“Non sono un Bersaglio” basta violenze sui soccorritori

in EUROPA/SICUREZZA by

Si è tenuto a Roma presso lo Spazio Europa della sede dell’alto rappresentante della commissione Europea in Italia il convegno promosso dalla Croce Rossa Italiana “ Non sono un Bersaglio” in concomitanza con il lancio della campagna di sensibilizzazione sul tema delle violenze ai danni degli operatori del soccorso in Italia e all’estero.

Un incontro che ha potuto mettere in risalto il tema dei rischi che corrono sia gli operatori umanitari in zone di crisi o di guerra ma anche gli operatori del soccorso sul territorio nazionale che negli ultimi anni hanno visto aumentare le denunce di violenze ai danni del personale di soccorso.

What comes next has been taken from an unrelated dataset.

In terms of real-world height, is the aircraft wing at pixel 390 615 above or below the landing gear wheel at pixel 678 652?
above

Il convegno si è svolto in due fasi, la prima con interventi di carattere internazionale che hanno portato la testimonianza di quanto succede nelle zone di guerra con gli interventi di Els Debuf, Vicecapo di Delegazione del Comitato Internazionale della Croce Rossa (CICR), Delegazione Regionale a Parigi; Younis Kathib, Presidente della Mezzaluna Rossa Palestinese; Raquel Codesido, Delegata Medico del CICR in Yemen. Tutti gli osservatori internazionali hanno sottolineato come le violenze siano in aumento ogni giorno di più e come vengano percepite come normalità, una sorta di effetto collaterale della guerra. Una visione distorta da correggere.

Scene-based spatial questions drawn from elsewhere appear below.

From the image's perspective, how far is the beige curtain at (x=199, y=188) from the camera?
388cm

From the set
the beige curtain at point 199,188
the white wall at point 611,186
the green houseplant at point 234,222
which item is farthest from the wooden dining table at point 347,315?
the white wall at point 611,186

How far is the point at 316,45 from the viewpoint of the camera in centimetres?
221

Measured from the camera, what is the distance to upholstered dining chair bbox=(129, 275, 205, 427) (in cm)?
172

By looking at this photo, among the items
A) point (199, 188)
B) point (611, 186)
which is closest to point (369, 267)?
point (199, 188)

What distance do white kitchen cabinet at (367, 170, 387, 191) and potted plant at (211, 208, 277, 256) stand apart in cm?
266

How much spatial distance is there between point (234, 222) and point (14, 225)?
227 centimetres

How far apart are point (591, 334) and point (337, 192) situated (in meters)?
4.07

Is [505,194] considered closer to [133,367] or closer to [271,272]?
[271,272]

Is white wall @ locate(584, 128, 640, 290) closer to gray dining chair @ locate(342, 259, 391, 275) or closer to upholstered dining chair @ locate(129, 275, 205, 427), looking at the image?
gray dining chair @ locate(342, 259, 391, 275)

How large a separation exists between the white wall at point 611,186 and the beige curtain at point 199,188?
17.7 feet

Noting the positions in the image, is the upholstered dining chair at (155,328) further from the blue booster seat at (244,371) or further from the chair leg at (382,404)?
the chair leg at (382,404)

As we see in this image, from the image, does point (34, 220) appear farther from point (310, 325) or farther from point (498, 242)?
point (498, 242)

Molto importante l’intervento di ELs Debuf che ha sottolineato l’importanza della formazione del personale impiegato in campo, formazione specifica tesa a limitare e prevenire i rischi degli operatori in aree a rischio, sia esso di instabilità economica o sociale sia di vero e proprio conflitto.

Per quanto riguarda la tavola rotonda nazionale, Alessandra Ceracchi, in rappresentanza di Maria Paola Corradi, Direttore Generale ARES 118, ha rimarcato la necessità di un cambiamento culturale che parta dalla comunicazione. Claudio Mare, Direttore Sanitario AREU, ha poi sottolineato che “si tratta di un problema in aumento, ma non un problema nuovo. L’operatore fa fatica a denunciare, l’utente non fa fatica ad accettare, perché considera quella medica una professione a rischio”. Roberto Trucchi, Presidente della Confederazione Nazionale delle Misericordie, ha detto che “non abbiamo una soluzione al problema, ma diversi possibili approcci. E’ perciò molto importante partire dalla formazione. Ci troviamo in una società nella quale non ci si fida più di nessuno. Questo deve far riflettere: dobbiamo aumentare il dialogo e riuscire a confrontarci di più”.

Presentati i primi dati (ancora parziali, ma indicativi) dell’Osservatorio CRI aperto poco più di un mese fa per raccogliere le denunce dei casi di aggressione di volontari e professionisti. Dai primi dati emerge che le aggressioni avvengono prevalentemente in strada, da parte di gruppi nella maggior parte dei casi e da parte di terzi, ovvero persone non coinvolte direttamente nella questione. Aggressori e vittime sono per la maggior parte uomini. Il servizio più colpito è quello del trasporto sanitario.

Ha chiuso i lavori Francesco Rocca, Presidente della Croce Rossa Italiana e Presidente della Federazione Internazionale delle Società di Croce Rossa e Mezzaluna Rossa: “Nelle aree di conflitto l’assenza dell’applicazione del Diritto Internazionale Umanitario è un gravissimo danno ed è fondamentale un’azione a 360 gradi di tutto il Movimento internazionale. Per quanto riguarda gli scenari nazionali, dobbiamo andare oltre la nostra Campagna e far nascere, da questo momento, una mobilitazione a livello nazionale di tutti gli attori in causa e della società civile. Dobbiamo riscrivere insieme le regole del gioco attraverso un lavoro di squadra, ecco perché è importante oggi la presenza di AREU, ARES e Misericordie: assistiamo alla nascita di un percorso di mobilitazione. Non dobbiamo essere ostaggio di questa rabbia sociale, dobbiamo riaffermare la neutralità di chi soccorre, secondo l’intuizione originaria di Henry Dunant, nostro padre fondatore. Perché Umanità e Neutralità sono due caratteristiche non negoziabili”.